La giurisprudenza del Consiglio di Stato ha, altresi', reputato necessario che il consiglio di amministrazione della societa' p.a. affidataria «in house» non abbia rilevanti poteri gestionali e che l'ente pubblico affidante (nella specie, la totalita' di soci pubblici), eserciti, pur se con moduli societari su base statutaria, poteri di ingerenza e di condizionamento superiori a quelli tipici del diritto societario, caratterizzati da un margine di rilevante autonomia della governance rispetto alla maggioranza azionaria (Cons.
Stato, sez. VI, 3 aprile 2007, n. 1514). Ne deriva un modello in cui le decisioni piu' importanti debbano essere sempre sottoposte al vaglio preventivo dell'ente affidante o, in caso di «in house frazionato», della totalita' degli enti pubblici soci.
Orbene, appare evidente come l'impugnata previsione regionale prevedendo solo un parere obbligatorio ma non vincolante da parte dell'ente pubblico affidante sul gestore in house del servizio e dovendo l'ente pubblico affidante addirittura rispettare l'autonomia gestionale del soggetto affidatario, delinea un sistema che svuota di contenuto il cd. controllo analogo e, quindi, aggira il divieto di affidamento del servizio «in house» solo in via eccezionale e, piu' in generale, i principi generali del diritto comunitario, tra cui la non discriminazione, la parita' di trattamento, la trasparenza: in modo, risulta chiara la violazione del parametro di cui all'art. 117, comma 1, Cost.
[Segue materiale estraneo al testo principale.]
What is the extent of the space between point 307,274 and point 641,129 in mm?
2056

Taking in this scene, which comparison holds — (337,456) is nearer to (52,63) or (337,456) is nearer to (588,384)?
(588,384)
D'altra parte, nel momento stesso in cui il controllo previsto non sia effettivo e strutturale, e quindi il Sistema Idrico sia gestito mediante affidamento a soggetti «in house» svincolati da un controllo stringente dell'ente pubblico locale, e' evidente la violazione della regola della concorrenza, e quindi del parametro
costituzionale di cui all'art. 117, comma 2, lett. e), posto che la gestione del Servizio Idrico costituisce un'occasione di guadagno per soggetti operanti sul mercato, tale da richiedere una procedura competitiva ispirata ai ricordati principi di trasparenza e non
discriminazione.
P. Q. M.
Si conclude affinche' sia dichiarata l'illegittimita' costituzionale, in parte qua, della legge della Regione Abruzzo n. 9 del 2011 per i motivi sopra illustrati.
Unitamente all'originale del ricorso notificato si produrra' copia autentica della delibera di impugnativa in data 16 giugno 2011 ed allegata relazione del Ministro proponente.